Com quase três décadas de experiência, Tiago Oliveira sublinhou a importância da prevenção, observando que, “acima das 8, 10 toneladas por hectare em um dia muito mau, com vento seco e alta temperatura, não há como combater o incêndio.” Ele relacionou os incêndios em países como Portugal e Brasil à urbanização e ao êxodo rural, que deixam terras sem administração adequada, aumentando a proximidade do fogo entre áreas urbanas e vegetação. Embora o aquecimento global contribua para dias mais quentes e secos e, portanto, possa favorecer incêndios, a área atingida pelos fogos não tem aumentado ao longo do tempo. “O que acontece é que as sociedades percebem mais os incêndios, porque os fogos estão chegando mais às cidades”, disse Oliveira.
Após concluir seu doutorado em 2017, ele foi chamado pelo governo português para revisar o sistema de gestão de incêndios, implementando medidas como a interligação das ações de combate urbano e rural ao fogo e a profissionalização dos que atuam em tais ocorrências. Um plano nacional com quatro objetivos estratégicos e 97 projetos foi criado, enfatizando a gestão adequada das terras como forma de prevenção. Oliveira alertou, no entanto, para a necessidade de continuidade dessas iniciativas, criticando o foco político em soluções de curto prazo em detrimento da prevenção.

ATIVIDADE: Retome o trecho sobre prevenção de incêndios a partir do ponto em que ele termina. As linhas são um material independente do trecho.

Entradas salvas
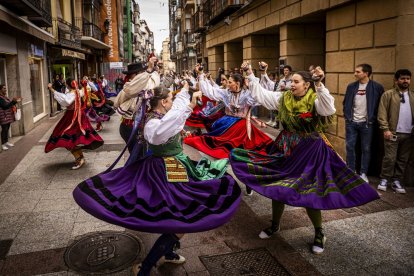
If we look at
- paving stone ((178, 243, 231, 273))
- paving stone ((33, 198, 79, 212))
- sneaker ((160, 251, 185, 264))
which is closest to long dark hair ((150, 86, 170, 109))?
sneaker ((160, 251, 185, 264))

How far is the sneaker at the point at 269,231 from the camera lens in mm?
4400

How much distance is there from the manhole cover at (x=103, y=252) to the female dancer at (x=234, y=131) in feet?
7.71

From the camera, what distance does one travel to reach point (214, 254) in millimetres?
4035

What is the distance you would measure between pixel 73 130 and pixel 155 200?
4.90 m

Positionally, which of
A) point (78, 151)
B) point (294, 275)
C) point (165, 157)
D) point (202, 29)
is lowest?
point (294, 275)

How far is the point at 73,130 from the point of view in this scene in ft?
24.6

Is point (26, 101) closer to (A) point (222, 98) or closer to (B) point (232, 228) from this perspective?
(A) point (222, 98)

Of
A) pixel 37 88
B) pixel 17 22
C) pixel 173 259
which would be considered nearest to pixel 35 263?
pixel 173 259

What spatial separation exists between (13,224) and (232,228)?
9.04 feet

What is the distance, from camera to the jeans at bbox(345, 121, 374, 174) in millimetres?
6500

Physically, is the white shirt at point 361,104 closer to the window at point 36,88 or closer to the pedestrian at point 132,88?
the pedestrian at point 132,88

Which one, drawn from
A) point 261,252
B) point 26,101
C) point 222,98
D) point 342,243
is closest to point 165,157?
point 261,252

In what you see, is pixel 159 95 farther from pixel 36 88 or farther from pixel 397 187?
pixel 36 88

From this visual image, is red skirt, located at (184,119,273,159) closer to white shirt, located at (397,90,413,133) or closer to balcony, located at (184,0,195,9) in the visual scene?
white shirt, located at (397,90,413,133)
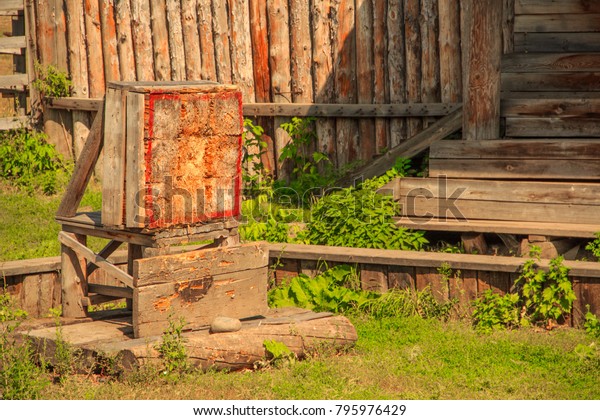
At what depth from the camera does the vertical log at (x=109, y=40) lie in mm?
11844

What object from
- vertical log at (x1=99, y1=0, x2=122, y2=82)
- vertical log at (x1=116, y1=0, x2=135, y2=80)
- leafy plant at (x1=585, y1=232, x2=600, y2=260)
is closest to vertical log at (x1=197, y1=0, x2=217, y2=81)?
vertical log at (x1=116, y1=0, x2=135, y2=80)

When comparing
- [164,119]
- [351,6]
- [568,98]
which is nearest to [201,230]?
[164,119]

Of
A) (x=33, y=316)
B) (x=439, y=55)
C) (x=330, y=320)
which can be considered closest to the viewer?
(x=330, y=320)

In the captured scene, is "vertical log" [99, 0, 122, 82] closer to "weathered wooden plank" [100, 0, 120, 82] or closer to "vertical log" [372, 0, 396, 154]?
"weathered wooden plank" [100, 0, 120, 82]

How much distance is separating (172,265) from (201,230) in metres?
0.39

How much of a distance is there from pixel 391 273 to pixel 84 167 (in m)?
2.59

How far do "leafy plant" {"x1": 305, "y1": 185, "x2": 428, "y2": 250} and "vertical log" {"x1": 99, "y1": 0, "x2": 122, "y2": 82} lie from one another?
389cm

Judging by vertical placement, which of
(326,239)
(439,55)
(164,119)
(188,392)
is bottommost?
(188,392)

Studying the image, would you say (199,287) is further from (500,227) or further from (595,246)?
(595,246)

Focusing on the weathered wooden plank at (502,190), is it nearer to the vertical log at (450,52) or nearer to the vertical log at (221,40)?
the vertical log at (450,52)

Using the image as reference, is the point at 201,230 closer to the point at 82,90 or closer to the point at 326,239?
the point at 326,239

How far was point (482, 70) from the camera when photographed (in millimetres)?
8602

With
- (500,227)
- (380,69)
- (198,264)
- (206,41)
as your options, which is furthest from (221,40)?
(198,264)

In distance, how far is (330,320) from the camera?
278 inches
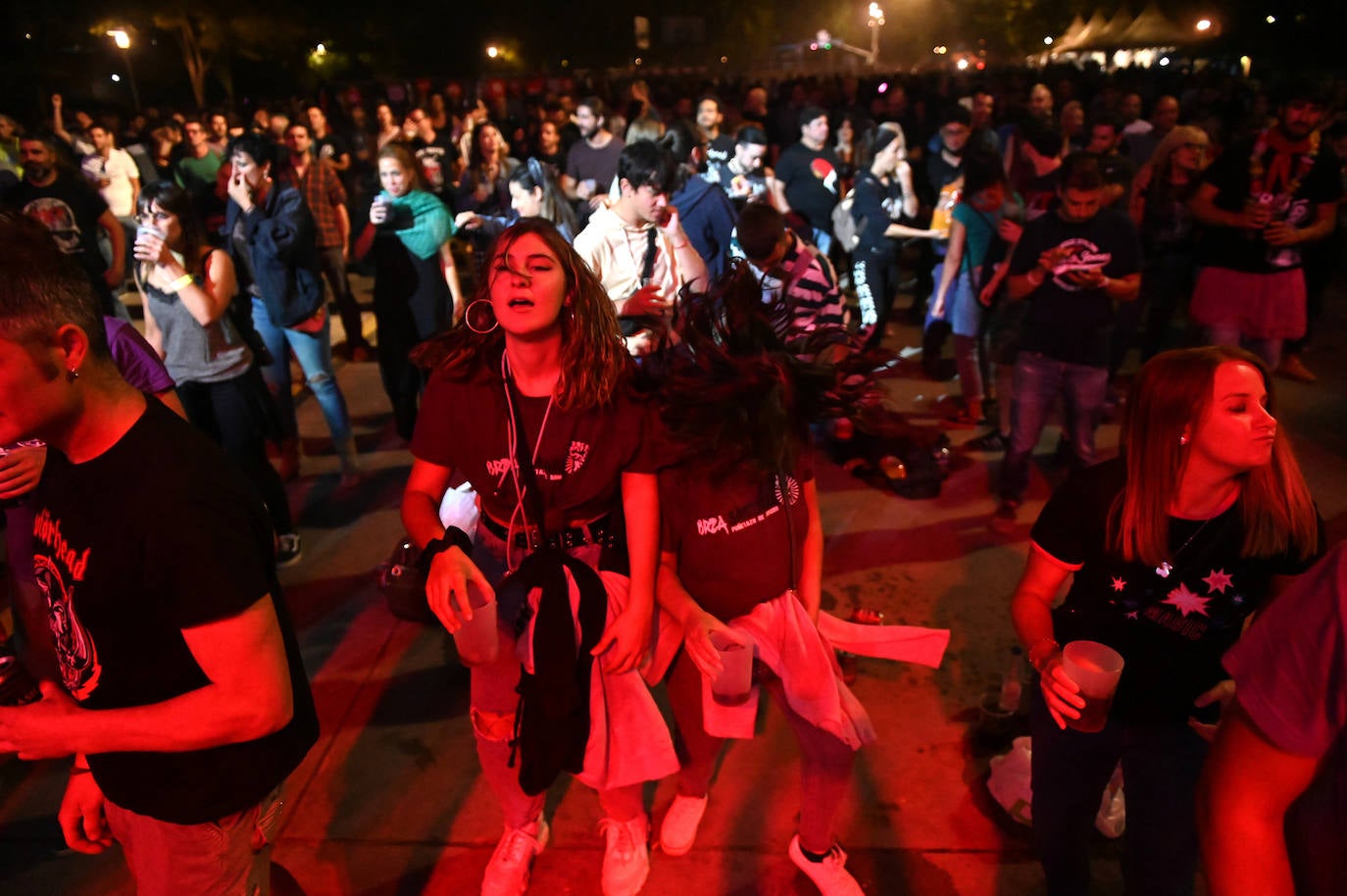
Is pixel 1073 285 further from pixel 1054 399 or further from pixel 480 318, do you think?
pixel 480 318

RESPOSTA DO EXERCÍCIO:
Já Paulo Saldiva abordou a questão das fronteiras borradas entre áreas urbanas e rurais, como na região metropolitana de São Paulo, onde incêndios em mosaicos de vegetação e ocupação desordenada dificultam a gestão. Ele lembrou que, no Brasil, as queimadas são uma prática antiga, utilizada desde as comunidades indígenas do cerrado, porém ampliadas pela agroindústria. “Esses ciclos eram controlados, limitados, mas isso se expandiu enormemente pela ocupação da agroindústria e com a queima de vegetação próxima de cidades”, explicou.
Saldiva também chamou a atenção para os impactos das queimadas na saúde, relatando estudos que mostram um aumento de poluentes atmosféricos, como na região do Mato Grosso, onde a queima de cana-de-açúcar elevava os níveis de material particulado muito além do limite estabelecido pela OMS, resultando em problemas respiratórios e cardíacos na população. “Em escala global, estamos falando de um aumento de mortalidade de 150%”, pontuou o médico. Ele mencionou ainda a presença de mutações celulares após queimadas, aumentando o risco de câncer.
“Esse é um tipo de trabalho de que me orgulho bastante, porque foram esses estudos que fizeram parte do decreto estadual que baniu a queima de açúcar no estado de São Paulo por motivos de saúde”, observou Saldiva. E a proibição não significou o fim da atividade produtiva: ao contrário, levou à mecanização e à evolução do processo produtivo, destacou o patologista, ressaltando: “Inclusive, com uma política exitosa de criação e qualificação de empregos — o cortador de cana passou a desempenhar outras funções derivadas do próprio negócio.”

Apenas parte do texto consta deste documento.